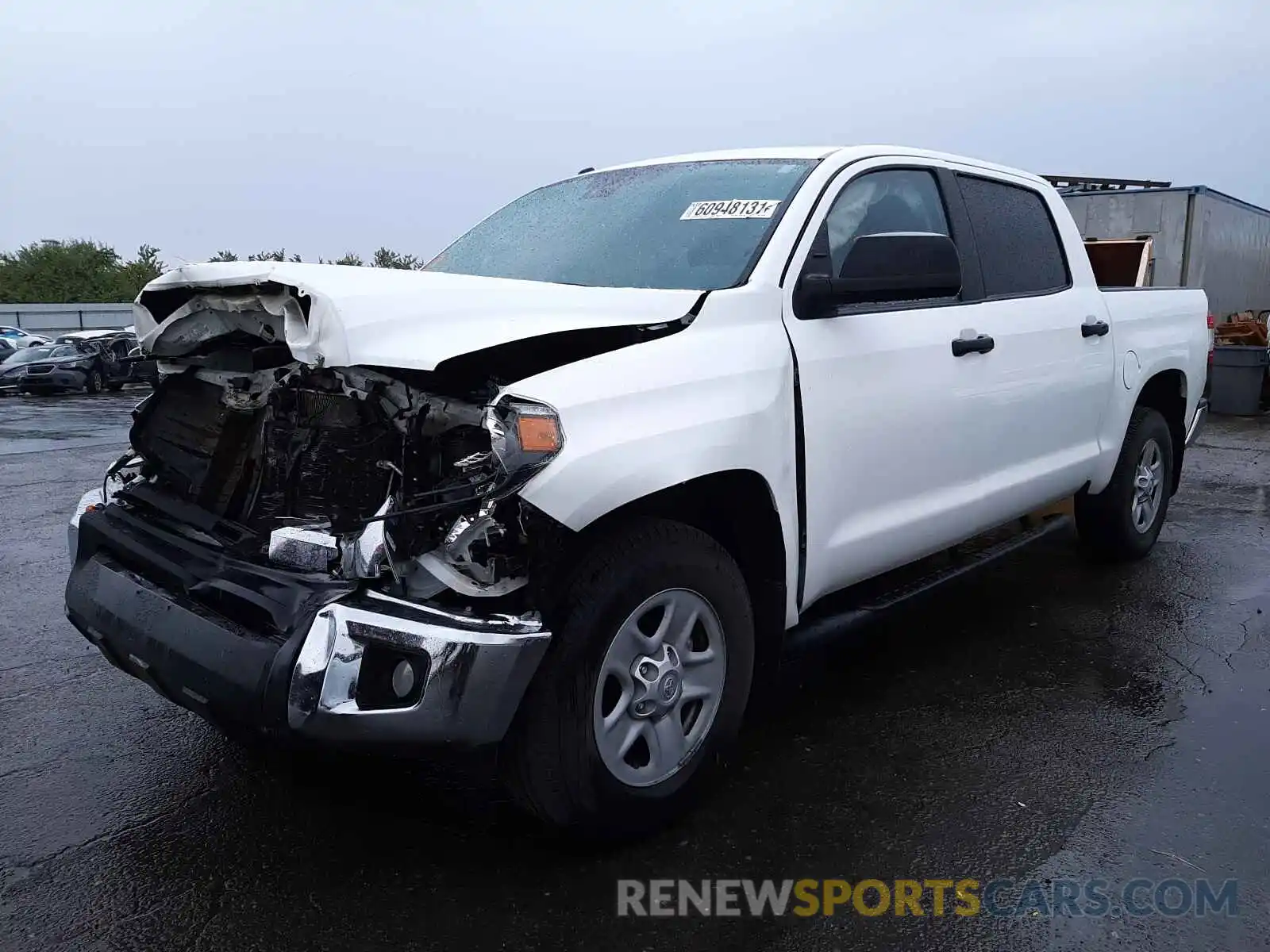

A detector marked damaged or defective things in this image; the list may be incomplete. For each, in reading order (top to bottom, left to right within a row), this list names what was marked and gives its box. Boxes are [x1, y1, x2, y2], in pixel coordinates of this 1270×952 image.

crumpled hood [137, 261, 706, 373]
damaged front end [119, 313, 566, 612]
broken headlight [483, 398, 564, 495]
damaged bumper cover [65, 495, 551, 751]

::::::

Taking each record in turn, retype it exactly and drop any picture.

A detector marked damaged or defective things in this image; the list may be incomplete. For each, in reading order (top to bottom, left to right within a row), this list names what was marked and gives its box. Boxes are [x1, y1, x2, y2], in pixel coordinates of this 1270×952 image.

crumpled hood [137, 261, 706, 373]
damaged front end [119, 313, 566, 612]
broken headlight [483, 398, 564, 495]
damaged bumper cover [65, 495, 551, 751]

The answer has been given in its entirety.